3) Due to the amount of stress most of us are under in the modern world, our livers are being excessively taxed. The amino acids, l-methionine, l-glutathione, and l-glutamine, all of which are found in abundance in animal protein, need to be consumed in therapeutic amounts. Without animal protein in your diet, it is very difficult to do this. Only animal protein possesses the eight essential amino acids in the quantities and proportions necessary to accomplish the healing process.

A Note to Vegetarians: It is possible to be a healthy vegetarian, but you will need to consume the right quantities of both protein and fat from raw, grass-fed butter, cream and milk, and pasture-raised raw eggs. Whether or not you can be optimally healthy, and a vegetarian, is determined by your own body.

The Dangers of Soy 

Many people who prefer to eat plant protein eat a lot of soy and they don’t realize it is deficient in the sulfur-containing amino acids, methionine and cysteine. In the United States, soy foods are highly processed, which denatures the protein and increases levels of carcinogens. In addition, soy contains lots of phytoestrogens that have negative hormonal effects, as well as trypsin inhibitors that inhibit protein digestion and affect pancreatic function. Soy foods can also cause deficiencies in calcium and vitamin D. People with thyroid problems need to avoid soy altogether. Finally, it is now thought that soy foods consumed in large amounts may contribute to cancer.

Find High-Quality Protein Sources

When seeking out the highest-quality animal proteins, sometimes it is important to go to great lengths to do so. Typically, in the United States what we mean by eating protein is the consumption of lots of grain-fed, antibiotic-and hormone-laden, and over-processed beef, pork, chicken, and dairy products. In addition to being pumped full of unhealthy substances, cows, pigs and chickens are most often left in cages, without any access to their traditional diets or sunshine.

According to the renowned cancer specialist, Virginia Livingston-Wheeler:

“…most chicken and nearly half the beef consumed in America today is cancerous and pathogenic. Her research has convinced her that these cancers are transmissible to man.” -Nourishing Traditions, Sally Fallon

The Optimal Health Network recommends finding safe fish without mercury contamination, organic, pasture-raised eggs, pasture-raised or grass-fed, non-grain-fed, lamb, ostrich, elk, buffalo, beef, goat, chicken, turkey and wild game. This list also includes dairy from pasture fed cows, goats and sheep.

How much protein do I need to be healthy?
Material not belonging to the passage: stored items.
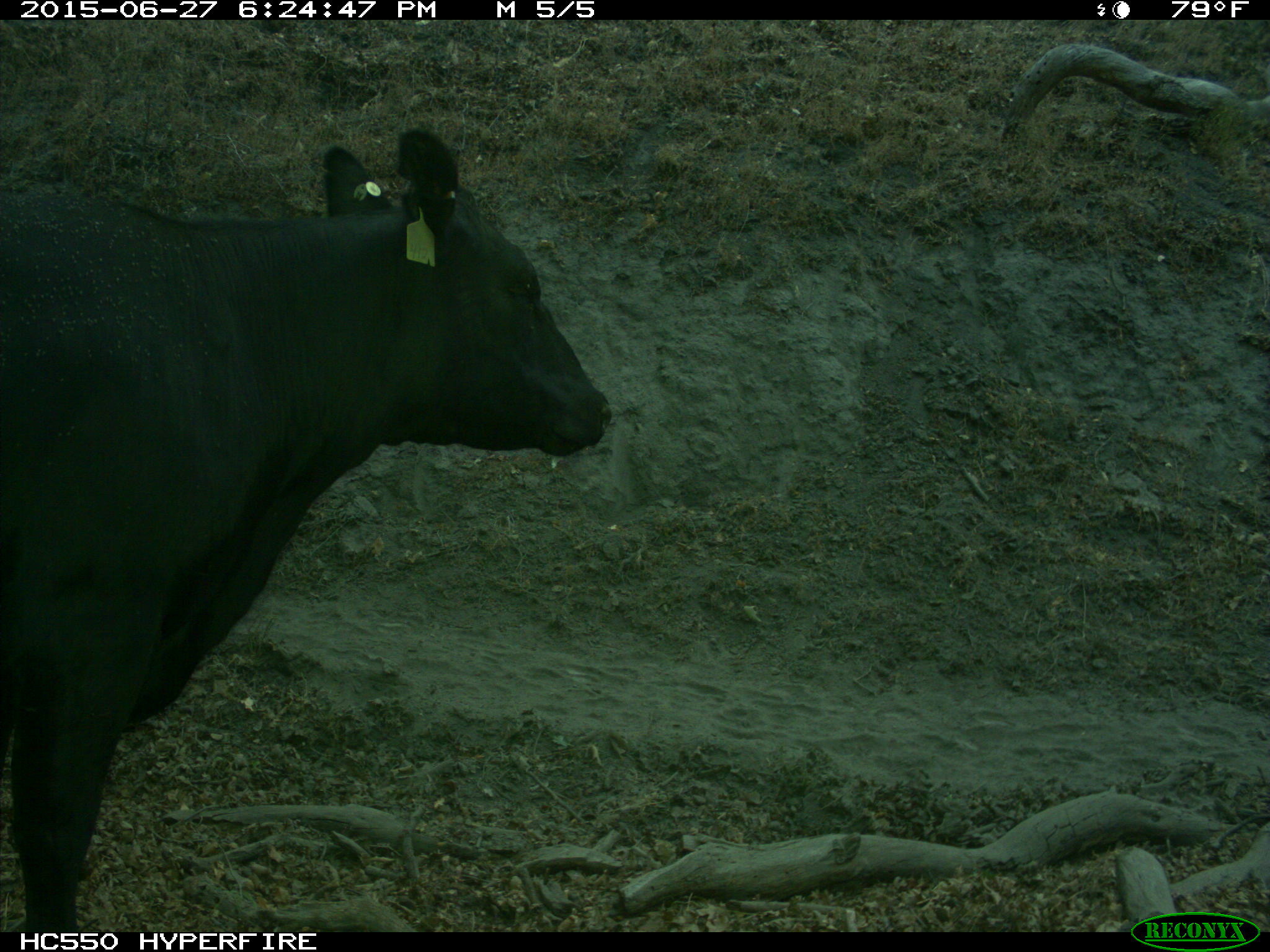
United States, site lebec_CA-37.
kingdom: Animalia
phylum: Chordata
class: Mammalia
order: Artiodactyla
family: Bovidae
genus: Bos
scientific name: Bos taurus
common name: domestic cow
Since most people have spent years eating lower-quality proteins and a diet based on carbohydrates, it is essential to your long-term health that you nourish yourself with high-quality proteins in order to rebuild your health and cleanse your system. Also, it is important to know that if you eat sugar, you will need more protein than if you don’t eat sugar. Just this fact alone points to a higher need for quality protein for most people today.

Not one plan fits all when it comes to protein consumption. Protein needs vary according to one’s age and activity. For some people, just eating an organic egg or two, a cup of raw cream, a full glass of raw milk, and some chicken broth throughout the day, supplemented with nuts and seeds, is plenty of animal protein. Another person may find he needs as much as 2 servings of lamb, 4 oz of fish, a few slices of raw cheese, a handful of pumpkin seeds and a serving of grass-fed beef all in the same day.

Eating raw meat or at least rare meats, including organ meats, will dramatically improve your health. When you have food cravings, are tired, weak, or when your concentration is poor, reach for protein. Protein helps keep that all-important blood sugar in balance. Eating protein at every meal is required for optimal health.